In some areas, Healy said, it’s not just ATVs, but motorcycles and four-wheel-drive vehicles cutting illegal roads and trails.

“They’re creating new roads there as fast as we can close them,” he said.

Hunters with ATVs take to the backcountry during Colorado’s big-game hunting seasons, Healy added.

“We’re seeing more violations in hunting season than we used to, in part because we’re seeing more people use ATVs instead of horses,” he says.

ATV riders who are off-road can be fined $75 for a first offense, Healy says. Subsequent infractions can land the violator before a federal magistrate facing a $5,000 fine for a blatant infraction.

Chasing ghosts

Finding evidence of illegal off-road use is easy; catching people in the act is tougher. Since the start of the first hunting season last Saturday, Healy has yet to issue a ticket.

“I’ve chased a lot of ghosts,” he said. “I haven’t found anything yet but tracks.”

“It’s kind of exploding,” says Healy, who has been with the Forest Service in this area for 15 years. “It’s caught us off-guard.’

Wettstein says the problem may stem from the increased number of hunters taking to the field.

“As more and more people hunt, they feel the need to get farther and farther afield, so they get an ATV,” he says.

This year, as many as 400,000 deer and elk hunters will take to Colorado’s hills, according to state Division of Wildlife estimates.

Lots of use

A study conducted by Hazen and Sawyer Engineers and Scientists on the economic contribution of off-highway vehicle use for Colorado shows as many as 32,800 ATVs a year are used in Colorado by residents and non-residents. Dirt-bike numbers were estimated at 23,000, and four-wheel drive off-road vehicle numbers were estimated at 64,800.

That volume creates some issues, particularly with ATVs, which are smaller, lighter and can go nearly anywhere.

Wendy Haskins, transportation planner for the White River forest, said a number of off-road clubs are actively helping public agencies police off-road vehicle use.

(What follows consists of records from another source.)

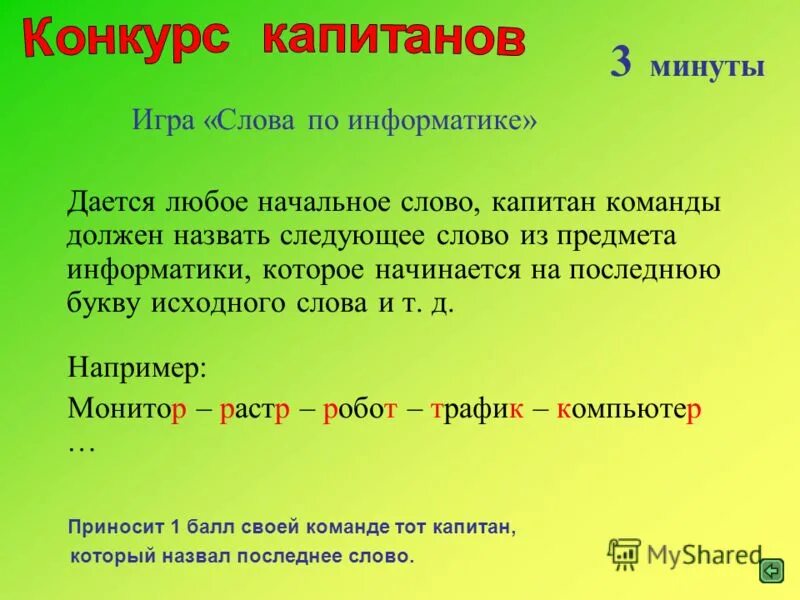 Конкурс капитанов

3 минуты

Игра «Слова по информатике»

Дается любое начальное слово, капитан команды должен назвать следующее слово из предмета информатики, которое начинается на последнюю букву исходного слова и т. д.

Например:

Монитор – растр – робот – трафик – компьютер …

Приносит 1 балл своей команде тот капитан, который назвал последнее слово.

MyShared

The issue of off-road vehicles is not isolated to the Whiter River National Forest, either. It’s been a problem throughout the Rocky Mountain region, says Glenda Wilson, regional engineer for the Forest Service’s five-state Rocky Mountain region.

The problem has gotten worse as the type of visitor to forests changes from rural resident to urban resident.

“If you’re raised in a city with asphalt and concrete, you have a different appreciation of how you treat nature so it will be the same on the second visit as it was on the first,” she says.